Enacted in 1993, the Family Medical Leave Act (FMLA) is a national law that requires covered employers to grant eligible workers unpaid, job-protected leave in the event of medical or family emergencies. The federal mandate provides guidelines for employers seeking to maintain the operation of their organizations while permitting the workforce time off from work. Depending on the circumstances, FMLA can provide up to 26 workweeks of leave within a 12-month period.
The law applies to all elementary and secondary private and public school employers as well as public agencies regardless of the number of employees. A private-sector organization is considered a covered employer if it has 50 or more workers on its payroll for 20 or more workweeks during the previous or current year.
The first requirement is that you must work for a covered employer. The person applying for time off must work within 75 miles of the location where the employer has workers that established its designation as a covered employer. In addition to working for the employer at least 12 months, you must have worked at least 1,250 hours during the 12 months before the leave date. The law also applies to seasonal workers because there is no requirement that the 12 months be consecutive. The government has established special rules that apply to airline flight crew employees.
Familial Relationships and Permissible Time Off
The maximum leave time will vary based upon the event. Eligible employees who need to care for a seriously ill or injured covered member of the armed forces can take off up to 26 workweeks. The covered service member can be on active duty or a veteran. The employee must be the service member’s next-of-kin, parent, spouse or child to qualify for the extended leave. Up to 12 workweeks are available for the birth or adoption of a child as well a personal serious health issue that prevents you from working or the poor health of your spouse or a child.

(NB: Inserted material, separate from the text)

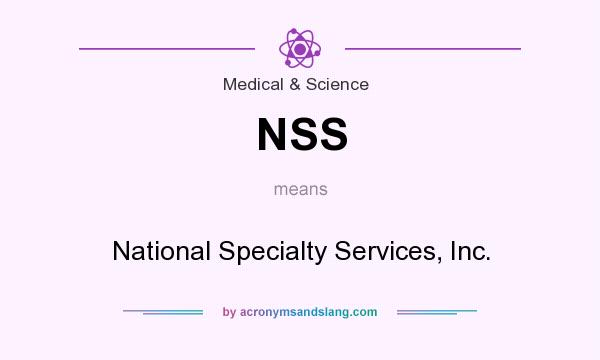 What does NSS mean? It stands for National Specialty Services, Inc.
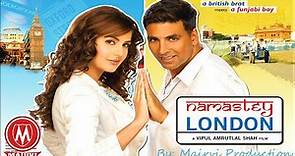 Namastey London Full Movie HD Akshay Kumar & Katrina Kaif Hindi Romantic Bollywood Movie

Advance Notice and Supporting Documents
The law includes a 30-day advance notice provision for employees planning to use FMLA for foreseeable events, such as the adoption or the birth of a child as well as foster care placement. Employers can request copies of documents like birth certificates and other official papers that support your application. During this 30-day period, the employer will determine whether the claim meets the FMLA criteria. If a 30-day notice is not practicable due to the unpredictable nature of the event, employees should submit their applications as soon as possible. If you took leave due to own serious health condition, your employer may require a medical release that confirms your ability to return to work.